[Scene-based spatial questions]
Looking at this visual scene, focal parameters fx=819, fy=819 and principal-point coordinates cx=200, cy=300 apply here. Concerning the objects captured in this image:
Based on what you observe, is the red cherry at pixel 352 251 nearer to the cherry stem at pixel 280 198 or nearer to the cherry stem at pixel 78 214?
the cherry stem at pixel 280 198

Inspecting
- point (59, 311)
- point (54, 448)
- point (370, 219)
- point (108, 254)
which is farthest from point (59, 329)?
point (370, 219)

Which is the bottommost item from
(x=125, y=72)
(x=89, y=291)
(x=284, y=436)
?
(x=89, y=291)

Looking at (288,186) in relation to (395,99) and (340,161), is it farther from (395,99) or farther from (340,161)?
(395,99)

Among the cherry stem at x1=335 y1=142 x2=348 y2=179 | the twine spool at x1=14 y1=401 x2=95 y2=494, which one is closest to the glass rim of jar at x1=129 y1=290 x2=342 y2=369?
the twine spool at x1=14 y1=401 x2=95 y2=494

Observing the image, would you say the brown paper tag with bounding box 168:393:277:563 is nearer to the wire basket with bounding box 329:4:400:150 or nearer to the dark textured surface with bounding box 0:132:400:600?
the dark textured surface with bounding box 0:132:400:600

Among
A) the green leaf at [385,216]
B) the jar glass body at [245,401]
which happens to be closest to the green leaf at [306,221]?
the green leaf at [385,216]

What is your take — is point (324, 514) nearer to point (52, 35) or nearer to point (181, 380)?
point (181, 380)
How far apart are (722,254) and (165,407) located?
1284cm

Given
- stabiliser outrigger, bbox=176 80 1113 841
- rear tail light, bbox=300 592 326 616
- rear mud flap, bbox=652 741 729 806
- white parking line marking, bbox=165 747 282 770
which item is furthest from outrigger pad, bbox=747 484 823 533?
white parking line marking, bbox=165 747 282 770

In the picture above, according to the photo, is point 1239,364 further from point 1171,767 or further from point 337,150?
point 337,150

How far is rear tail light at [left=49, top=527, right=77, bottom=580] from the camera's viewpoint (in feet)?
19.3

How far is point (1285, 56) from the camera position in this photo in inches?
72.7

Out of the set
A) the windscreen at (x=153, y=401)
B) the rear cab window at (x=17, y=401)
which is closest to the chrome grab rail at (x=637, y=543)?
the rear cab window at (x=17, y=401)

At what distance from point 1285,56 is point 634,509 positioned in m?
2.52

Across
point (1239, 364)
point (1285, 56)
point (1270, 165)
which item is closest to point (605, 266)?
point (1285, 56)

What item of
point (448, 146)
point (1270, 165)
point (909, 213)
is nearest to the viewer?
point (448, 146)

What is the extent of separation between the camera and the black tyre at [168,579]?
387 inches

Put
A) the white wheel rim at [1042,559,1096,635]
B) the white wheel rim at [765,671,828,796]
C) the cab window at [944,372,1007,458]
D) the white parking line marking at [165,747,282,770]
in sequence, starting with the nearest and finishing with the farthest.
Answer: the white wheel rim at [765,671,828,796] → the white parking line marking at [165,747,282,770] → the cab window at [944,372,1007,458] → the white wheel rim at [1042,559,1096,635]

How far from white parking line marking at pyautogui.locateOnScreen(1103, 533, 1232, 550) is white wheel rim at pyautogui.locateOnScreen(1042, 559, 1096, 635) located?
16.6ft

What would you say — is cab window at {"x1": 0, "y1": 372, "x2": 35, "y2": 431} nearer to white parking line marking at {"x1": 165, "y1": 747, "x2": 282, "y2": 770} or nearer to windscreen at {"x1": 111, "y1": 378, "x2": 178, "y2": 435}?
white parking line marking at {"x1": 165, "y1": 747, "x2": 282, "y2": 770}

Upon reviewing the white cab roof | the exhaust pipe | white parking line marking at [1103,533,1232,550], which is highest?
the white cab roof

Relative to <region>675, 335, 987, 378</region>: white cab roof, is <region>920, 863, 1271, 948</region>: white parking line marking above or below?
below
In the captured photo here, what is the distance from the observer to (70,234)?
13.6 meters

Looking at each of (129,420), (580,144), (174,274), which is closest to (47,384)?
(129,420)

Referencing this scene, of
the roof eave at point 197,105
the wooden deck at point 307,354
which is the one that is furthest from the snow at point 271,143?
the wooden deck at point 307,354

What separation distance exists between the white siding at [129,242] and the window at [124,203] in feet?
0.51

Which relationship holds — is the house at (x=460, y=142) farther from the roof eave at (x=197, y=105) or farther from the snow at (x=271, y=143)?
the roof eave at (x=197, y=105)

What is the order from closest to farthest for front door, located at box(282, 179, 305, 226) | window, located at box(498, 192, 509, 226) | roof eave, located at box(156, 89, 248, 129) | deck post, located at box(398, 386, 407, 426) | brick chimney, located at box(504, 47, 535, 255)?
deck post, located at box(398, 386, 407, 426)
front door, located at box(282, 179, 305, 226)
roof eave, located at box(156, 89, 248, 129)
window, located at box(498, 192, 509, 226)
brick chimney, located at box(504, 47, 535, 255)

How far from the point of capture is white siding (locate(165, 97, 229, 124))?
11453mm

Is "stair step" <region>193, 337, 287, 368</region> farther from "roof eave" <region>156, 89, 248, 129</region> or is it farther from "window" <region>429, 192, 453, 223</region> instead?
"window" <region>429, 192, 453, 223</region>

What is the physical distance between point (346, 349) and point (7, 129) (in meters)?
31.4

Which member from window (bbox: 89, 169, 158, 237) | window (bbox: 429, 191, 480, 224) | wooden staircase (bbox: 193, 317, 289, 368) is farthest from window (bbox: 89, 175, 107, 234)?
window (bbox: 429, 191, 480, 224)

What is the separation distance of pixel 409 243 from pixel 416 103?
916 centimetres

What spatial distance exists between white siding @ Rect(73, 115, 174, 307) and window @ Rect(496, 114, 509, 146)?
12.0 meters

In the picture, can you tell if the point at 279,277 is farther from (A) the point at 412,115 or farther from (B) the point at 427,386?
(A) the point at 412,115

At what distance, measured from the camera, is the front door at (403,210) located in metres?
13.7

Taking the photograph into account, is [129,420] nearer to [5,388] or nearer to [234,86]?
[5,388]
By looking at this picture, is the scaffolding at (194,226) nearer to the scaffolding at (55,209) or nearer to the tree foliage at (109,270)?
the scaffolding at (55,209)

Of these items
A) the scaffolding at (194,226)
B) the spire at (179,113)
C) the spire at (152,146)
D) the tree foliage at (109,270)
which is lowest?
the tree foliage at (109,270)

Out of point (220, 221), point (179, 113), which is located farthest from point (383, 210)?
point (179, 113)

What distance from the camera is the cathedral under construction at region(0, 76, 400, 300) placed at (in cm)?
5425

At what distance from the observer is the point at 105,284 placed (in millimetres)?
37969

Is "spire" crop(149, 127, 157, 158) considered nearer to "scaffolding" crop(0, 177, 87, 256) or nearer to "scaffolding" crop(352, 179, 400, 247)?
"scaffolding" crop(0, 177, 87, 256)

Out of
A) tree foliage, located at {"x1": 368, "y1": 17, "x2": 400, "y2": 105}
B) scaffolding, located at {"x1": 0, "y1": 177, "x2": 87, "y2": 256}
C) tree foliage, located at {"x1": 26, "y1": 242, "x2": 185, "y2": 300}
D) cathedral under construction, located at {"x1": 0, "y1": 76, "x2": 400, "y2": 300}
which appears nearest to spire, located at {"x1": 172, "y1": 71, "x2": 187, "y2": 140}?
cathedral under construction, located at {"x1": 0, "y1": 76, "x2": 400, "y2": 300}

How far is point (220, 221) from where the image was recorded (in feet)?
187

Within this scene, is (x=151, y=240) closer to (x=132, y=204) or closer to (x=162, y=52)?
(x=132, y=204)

**Work to do**
Rewrite the records above with every "stabiliser" changed to "stabilizer", leaving everything else the same.

**Response to this task**
Looking at this visual scene, focal parameters fx=819, fy=819 and principal-point coordinates cx=200, cy=300 apply here. Concerning the objects captured in this image:
Based on what you observe, is the red cherry at pixel 352 251 nearer to the cherry stem at pixel 280 198 or nearer to the cherry stem at pixel 78 214?
the cherry stem at pixel 280 198

Inspecting
- point (59, 311)
- point (54, 448)
- point (370, 219)
- point (108, 254)
which is farthest from point (59, 329)?
point (370, 219)

Which is the bottommost item from
(x=125, y=72)
(x=89, y=291)
(x=284, y=436)
?
(x=89, y=291)

Looking at (288,186) in relation to (395,99) and (340,161), is it farther from (395,99) or farther from (340,161)?
(395,99)

Among the cherry stem at x1=335 y1=142 x2=348 y2=179 | the twine spool at x1=14 y1=401 x2=95 y2=494, which one is closest to the glass rim of jar at x1=129 y1=290 x2=342 y2=369?
the twine spool at x1=14 y1=401 x2=95 y2=494

Observing the image, would you say the brown paper tag with bounding box 168:393:277:563 is nearer to the wire basket with bounding box 329:4:400:150 or nearer to the dark textured surface with bounding box 0:132:400:600?
the dark textured surface with bounding box 0:132:400:600

Among
A) the green leaf at [385,216]
B) the jar glass body at [245,401]
which happens to be closest to the green leaf at [306,221]?
the green leaf at [385,216]

What is your take — is point (324, 514) nearer to point (52, 35) or nearer to point (181, 380)?
point (181, 380)
How far apart are (722,254) and (165,407) located?
1284cm

Given
- stabilizer outrigger, bbox=176 80 1113 841
- rear tail light, bbox=300 592 326 616
- rear mud flap, bbox=652 741 729 806
- white parking line marking, bbox=165 747 282 770
which item is furthest from outrigger pad, bbox=747 484 823 533?
white parking line marking, bbox=165 747 282 770

In the picture above, according to the photo, is point 1239,364 further from point 1171,767 or further from point 337,150?
point 337,150

How far is rear tail light at [left=49, top=527, right=77, bottom=580] from the camera's viewpoint (in feet)?
19.3

How far is point (1285, 56) from the camera position in this photo in inches?
72.7

Out of the set
A) the windscreen at (x=153, y=401)
B) the rear cab window at (x=17, y=401)
which is closest to the chrome grab rail at (x=637, y=543)?
the rear cab window at (x=17, y=401)

At what distance from point 1285,56 is point 634,509 positioned in m?
2.52

Across
point (1239, 364)
point (1285, 56)
point (1270, 165)
which item is closest to point (605, 266)?
point (1285, 56)

What item of
point (448, 146)
point (1270, 165)
point (909, 213)
is nearest to the viewer?
point (448, 146)

What is the extent of separation between the camera and the black tyre at [168,579]?
387 inches

Put
A) the white wheel rim at [1042,559,1096,635]
B) the white wheel rim at [765,671,828,796]
C) the cab window at [944,372,1007,458]
D) the white parking line marking at [165,747,282,770]
in sequence, starting with the nearest and finishing with the farthest.
Answer: the white wheel rim at [765,671,828,796] → the white parking line marking at [165,747,282,770] → the cab window at [944,372,1007,458] → the white wheel rim at [1042,559,1096,635]

How far from white parking line marking at pyautogui.locateOnScreen(1103, 533, 1232, 550) is white wheel rim at pyautogui.locateOnScreen(1042, 559, 1096, 635) located?
16.6ft

What would you say — is cab window at {"x1": 0, "y1": 372, "x2": 35, "y2": 431} nearer to white parking line marking at {"x1": 165, "y1": 747, "x2": 282, "y2": 770} or nearer to windscreen at {"x1": 111, "y1": 378, "x2": 178, "y2": 435}?
white parking line marking at {"x1": 165, "y1": 747, "x2": 282, "y2": 770}

Upon reviewing the white cab roof | the exhaust pipe | white parking line marking at [1103,533,1232,550], which is highest?
the white cab roof

Relative to <region>675, 335, 987, 378</region>: white cab roof, is <region>920, 863, 1271, 948</region>: white parking line marking above or below?
below
In the captured photo here, what is the distance from the observer to (70,234)?
13.6 meters

Looking at each of (129,420), (580,144), (174,274), which is closest to (47,384)?
(129,420)

Referencing this scene, of
the roof eave at point 197,105
the wooden deck at point 307,354
which is the one that is furthest from the snow at point 271,143?
the wooden deck at point 307,354

What separation distance exists between the white siding at [129,242] and the window at [124,203] in feet?
0.51

Which relationship holds — is the house at (x=460, y=142) farther from the roof eave at (x=197, y=105) or farther from the snow at (x=271, y=143)?
the roof eave at (x=197, y=105)

What is the order from closest to farthest for front door, located at box(282, 179, 305, 226) | window, located at box(498, 192, 509, 226) | roof eave, located at box(156, 89, 248, 129) | deck post, located at box(398, 386, 407, 426) | brick chimney, located at box(504, 47, 535, 255)?
deck post, located at box(398, 386, 407, 426)
front door, located at box(282, 179, 305, 226)
roof eave, located at box(156, 89, 248, 129)
window, located at box(498, 192, 509, 226)
brick chimney, located at box(504, 47, 535, 255)

How far from the point of capture is white siding (locate(165, 97, 229, 124))?
11453mm

Is "stair step" <region>193, 337, 287, 368</region> farther from "roof eave" <region>156, 89, 248, 129</region> or is it farther from "window" <region>429, 192, 453, 223</region> instead?
"window" <region>429, 192, 453, 223</region>

What is the physical distance between point (346, 349) and point (7, 129) (in meters)?
31.4

Which member from window (bbox: 89, 169, 158, 237) | window (bbox: 429, 191, 480, 224) | wooden staircase (bbox: 193, 317, 289, 368) is farthest from window (bbox: 89, 175, 107, 234)?
window (bbox: 429, 191, 480, 224)

What is the separation distance of pixel 409 243 from pixel 416 103?
916 centimetres

What spatial distance exists between white siding @ Rect(73, 115, 174, 307) and window @ Rect(496, 114, 509, 146)?
12.0 meters

In the picture, can you tell if the point at 279,277 is farther from (A) the point at 412,115 or farther from (B) the point at 427,386?
(A) the point at 412,115

At what distance, measured from the camera, is the front door at (403,210) located in metres?
13.7

Taking the photograph into account, is [129,420] nearer to [5,388] or nearer to [234,86]?
[5,388]
By looking at this picture, is the scaffolding at (194,226) nearer to the scaffolding at (55,209) or nearer to the tree foliage at (109,270)?
the scaffolding at (55,209)

Of these items
A) the scaffolding at (194,226)
B) the spire at (179,113)
C) the spire at (152,146)
D) the tree foliage at (109,270)
which is lowest?
the tree foliage at (109,270)

Out of point (220, 221), point (179, 113), which is located farthest from point (383, 210)?
point (179, 113)

What distance from the camera is the cathedral under construction at region(0, 76, 400, 300) placed at (in cm)?
5425

At what distance from the observer is the point at 105,284 placed (in millimetres)?
37969

Is "spire" crop(149, 127, 157, 158) considered nearer to "scaffolding" crop(0, 177, 87, 256) or nearer to "scaffolding" crop(352, 179, 400, 247)?
"scaffolding" crop(0, 177, 87, 256)

Out of
A) tree foliage, located at {"x1": 368, "y1": 17, "x2": 400, "y2": 105}
B) scaffolding, located at {"x1": 0, "y1": 177, "x2": 87, "y2": 256}
C) tree foliage, located at {"x1": 26, "y1": 242, "x2": 185, "y2": 300}
D) cathedral under construction, located at {"x1": 0, "y1": 76, "x2": 400, "y2": 300}
which appears nearest to spire, located at {"x1": 172, "y1": 71, "x2": 187, "y2": 140}?
cathedral under construction, located at {"x1": 0, "y1": 76, "x2": 400, "y2": 300}

How far is point (220, 221) from where the image was recorded (in feet)?
187

Within this scene, is (x=151, y=240) closer to (x=132, y=204) or closer to (x=162, y=52)?
(x=132, y=204)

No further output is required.